╭─ SOURCE DOCUMENT

Another commonly applied cost cutting method is to substantially over drive the LEDs in the fixture to meet the required brightness spec, then blame the LED maker when product lifeime is less than specified. (this is commonly discussed at LED conferences)

Last but not least, humidity also degrades LEDs, along with the more commonly discussed heat. There is a famous case study of LED traffic light installations in Singapore, land of heat and humidity (similar to Houston). As it turned out, none of the suppliers that actually knew what they were doing would bid on the project because the lifetime specs could not be achieved. Guess who got the order ? Guess how long the LED traffic lights lasted ?

In California, the most used signal light is RED, which is of course key to our ultra efficient traffic control system. /ubbthreads/images/graemlins/icon15.gif Power consumption was the main reason for converting these to LED first. 

Amber is hardly ever on, and our traffic control friends carefully time this signal to be on a random amount of time so that the traffic cameras can issue tickets in the most efficient manner possible. LED use in this light is not necessarily cost effective, but potentially reduces labor to change the bulb.


----------



## jtr1962 (Aug 22, 2004)

[ QUOTE ]
*HarryN said:*
AFAIK, only really premium brand and quality 5mm LEDs come even close to 50 % of this performance. Most of the curves I have seen are more like 50% brightness after 5 - 10K hrs. 


[/ QUOTE ]
Are you 100% sure of this? I know that 5mm whites driven to spec last about 5,000 to 10,000 hours, and smaller wavelength colored LEDs (UV, blue, cyan) also last less than 100,000 hours (but much more than 10,000 except for UV). Red, orange, amber, and green _should_ last at least 100,000 hours. The same tests which were performed on 5mm whites also used 5mm reds as a control. They even stated that it had been well established that reds lasted at least 100,000 hours.

╰─
╭─ DATA EXCERPTS

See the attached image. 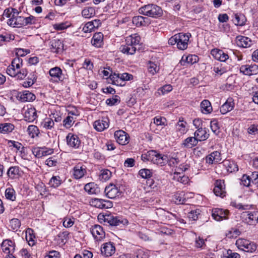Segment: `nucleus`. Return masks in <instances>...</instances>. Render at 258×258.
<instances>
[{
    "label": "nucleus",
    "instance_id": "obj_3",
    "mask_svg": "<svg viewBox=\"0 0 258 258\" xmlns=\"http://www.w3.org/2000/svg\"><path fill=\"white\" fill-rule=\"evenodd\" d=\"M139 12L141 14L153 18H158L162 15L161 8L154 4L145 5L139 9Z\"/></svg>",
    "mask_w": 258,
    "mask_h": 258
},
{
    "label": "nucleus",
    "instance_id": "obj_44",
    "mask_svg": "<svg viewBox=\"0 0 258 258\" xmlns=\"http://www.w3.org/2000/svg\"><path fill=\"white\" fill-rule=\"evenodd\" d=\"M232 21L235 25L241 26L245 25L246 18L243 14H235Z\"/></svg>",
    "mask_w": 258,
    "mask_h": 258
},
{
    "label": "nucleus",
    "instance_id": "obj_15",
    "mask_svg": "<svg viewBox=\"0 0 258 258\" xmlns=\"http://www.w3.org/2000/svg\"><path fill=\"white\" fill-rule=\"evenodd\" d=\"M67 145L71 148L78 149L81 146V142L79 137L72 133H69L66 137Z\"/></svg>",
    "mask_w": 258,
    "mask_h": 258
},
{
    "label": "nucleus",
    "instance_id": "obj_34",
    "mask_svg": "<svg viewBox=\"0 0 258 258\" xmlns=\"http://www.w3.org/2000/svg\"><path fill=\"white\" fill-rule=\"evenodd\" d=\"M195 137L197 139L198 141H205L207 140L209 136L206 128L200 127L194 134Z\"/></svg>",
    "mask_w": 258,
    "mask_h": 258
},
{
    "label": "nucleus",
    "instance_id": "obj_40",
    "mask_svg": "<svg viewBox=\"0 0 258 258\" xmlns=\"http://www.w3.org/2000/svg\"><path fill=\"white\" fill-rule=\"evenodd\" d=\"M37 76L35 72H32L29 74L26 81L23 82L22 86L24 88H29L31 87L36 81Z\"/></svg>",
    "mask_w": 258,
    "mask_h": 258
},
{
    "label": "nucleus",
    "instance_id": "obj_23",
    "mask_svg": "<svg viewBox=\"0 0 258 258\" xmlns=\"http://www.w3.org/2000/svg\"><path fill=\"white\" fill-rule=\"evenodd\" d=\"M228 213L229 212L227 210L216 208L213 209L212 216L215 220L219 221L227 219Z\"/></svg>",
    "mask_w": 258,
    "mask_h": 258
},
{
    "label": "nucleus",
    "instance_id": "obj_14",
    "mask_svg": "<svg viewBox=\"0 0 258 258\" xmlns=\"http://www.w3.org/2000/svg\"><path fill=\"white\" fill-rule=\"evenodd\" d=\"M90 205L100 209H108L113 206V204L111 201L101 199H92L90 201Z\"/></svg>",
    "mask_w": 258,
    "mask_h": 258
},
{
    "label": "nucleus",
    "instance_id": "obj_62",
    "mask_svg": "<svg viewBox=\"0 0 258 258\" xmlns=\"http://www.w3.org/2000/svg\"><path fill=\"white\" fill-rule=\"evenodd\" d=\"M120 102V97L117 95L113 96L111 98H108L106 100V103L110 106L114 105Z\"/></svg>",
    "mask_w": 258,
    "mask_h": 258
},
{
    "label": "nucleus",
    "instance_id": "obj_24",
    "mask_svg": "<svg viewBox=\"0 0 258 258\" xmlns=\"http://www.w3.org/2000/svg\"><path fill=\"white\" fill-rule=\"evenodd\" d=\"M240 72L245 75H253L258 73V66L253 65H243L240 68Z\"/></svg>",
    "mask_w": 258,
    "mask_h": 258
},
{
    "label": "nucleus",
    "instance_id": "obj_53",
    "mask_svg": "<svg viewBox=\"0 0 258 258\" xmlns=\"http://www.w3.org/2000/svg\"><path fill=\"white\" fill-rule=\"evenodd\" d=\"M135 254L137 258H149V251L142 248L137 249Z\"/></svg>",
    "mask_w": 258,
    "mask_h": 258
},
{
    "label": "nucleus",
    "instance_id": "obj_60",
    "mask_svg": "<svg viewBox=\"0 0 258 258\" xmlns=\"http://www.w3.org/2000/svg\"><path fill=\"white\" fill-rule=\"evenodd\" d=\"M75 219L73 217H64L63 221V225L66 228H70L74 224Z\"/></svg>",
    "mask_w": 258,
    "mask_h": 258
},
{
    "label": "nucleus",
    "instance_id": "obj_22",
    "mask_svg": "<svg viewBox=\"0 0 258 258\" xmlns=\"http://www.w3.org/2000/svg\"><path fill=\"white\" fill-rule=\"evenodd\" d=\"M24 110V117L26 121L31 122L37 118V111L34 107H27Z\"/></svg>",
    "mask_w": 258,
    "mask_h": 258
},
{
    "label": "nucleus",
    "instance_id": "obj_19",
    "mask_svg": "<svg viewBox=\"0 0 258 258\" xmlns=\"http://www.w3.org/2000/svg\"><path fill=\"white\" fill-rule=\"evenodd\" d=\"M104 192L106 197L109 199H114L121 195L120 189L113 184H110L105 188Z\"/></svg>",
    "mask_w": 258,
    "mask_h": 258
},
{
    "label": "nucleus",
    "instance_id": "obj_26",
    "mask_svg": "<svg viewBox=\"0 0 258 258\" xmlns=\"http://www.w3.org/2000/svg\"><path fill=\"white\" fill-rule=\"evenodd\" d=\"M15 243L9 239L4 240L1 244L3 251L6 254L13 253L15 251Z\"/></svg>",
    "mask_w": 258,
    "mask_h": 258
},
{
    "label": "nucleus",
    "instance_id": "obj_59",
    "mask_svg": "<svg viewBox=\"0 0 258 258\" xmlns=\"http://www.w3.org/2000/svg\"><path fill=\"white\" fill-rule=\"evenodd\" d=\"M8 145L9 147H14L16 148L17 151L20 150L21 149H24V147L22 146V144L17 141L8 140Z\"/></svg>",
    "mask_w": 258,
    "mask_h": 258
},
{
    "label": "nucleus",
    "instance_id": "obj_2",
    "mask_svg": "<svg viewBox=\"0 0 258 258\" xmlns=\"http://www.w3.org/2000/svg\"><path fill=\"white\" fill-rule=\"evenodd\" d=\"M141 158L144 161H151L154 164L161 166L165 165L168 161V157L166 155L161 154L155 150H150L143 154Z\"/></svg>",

╰─

[TO BE DONE]
A: Reproduce everything in the LED lifetime thread from "## jtr1962 (Aug" down to "lasted at least 100,000 hours.".
B: In the LED lifetime thread, which LED colors does the reply say should last at least 100,000 hours?
C: Pick up the LED lifetime thread after its last sentence and keep it going.
None of the data matters for this.

[ANSWERS BELOW]
A:
## jtr1962 (Aug 22, 2004)

[ QUOTE ]
*HarryN said:*
AFAIK, only really premium brand and quality 5mm LEDs come even close to 50 % of this performance. Most of the curves I have seen are more like 50% brightness after 5 - 10K hrs. 


[/ QUOTE ]
Are you 100% sure of this? I know that 5mm whites driven to spec last about 5,000 to 10,000 hours, and smaller wavelength colored LEDs (UV, blue, cyan) also last less than 100,000 hours (but much more than 10,000 except for UV). Red, orange, amber, and green _should_ last at least 100,000 hours. The same tests which were performed on 5mm whites also used 5mm reds as a control. They even stated that it had been well established that reds lasted at least 100,000 hours.

B: Red, orange, amber, and green.

C:
I'm wondering exactly how cutting corners can affect lifetime. The usual degradation mechanisms are blackening of the epoxy (not the main factor in long wavelength LEDs), phosphor degradation (again not applicable except in white), and degradation of the die itself. Since many types of semiconductors are mass produced at low costs (i.e. diodes, transistors), and these all last decades if driven to spec, I don't see how low-cost mass production can affect _die_ lifetimes. This leaves us with only two other failure mechanisms-substandard wire bonds and humidity entering the package due to substandard encapsulation. I'm not counting heat since I said the LEDs were driven to spec. Both of these will certainly shorten the life on average, but not through gradual dimming. Rather, we would have catastrophic failure of a greater than usual number within the first few hundred hours of life (termed _infant mortality_). The remainder that survive will last 100,000 hours because even cutting corners with packaging, you will need a majority of good units to make production worthwhile. Or put another way, if you cut corners too much, so many of your LEDs will fail in the first few hundred hours than you will put yourself out of business.

The only difference between low cost and higher cost LEDs will be a higher than normal infant mortality rate. Provided you "burn-in" finished products for a few hundred hours, then you should catch most of the failures before they go out in the field. Evidently, some traffic signal manufacturers are using cheap LEDs and not doing this. Nothing necessarily wrong with cheap LEDs, BTW, provided you accept a higher than usual infant mortality in return for paying less. I'm perfectly confident the cheap white LEDs I buy from HK for $0.25 each will last as long as $1.50 Nichias. I'll just get a few more failures in the first few hundred hours. Truth be told, given the infant mortality rate of most types of electronics, I would probably have to use tens of thousands of LEDs to notice one infant mortality failure even with the cheaper LEDs. Of course, when you're dealing with thousands of traffic lights each with 100+ LEDs you're going to have some failures.


----------



## jtr1962 (Aug 22, 2004)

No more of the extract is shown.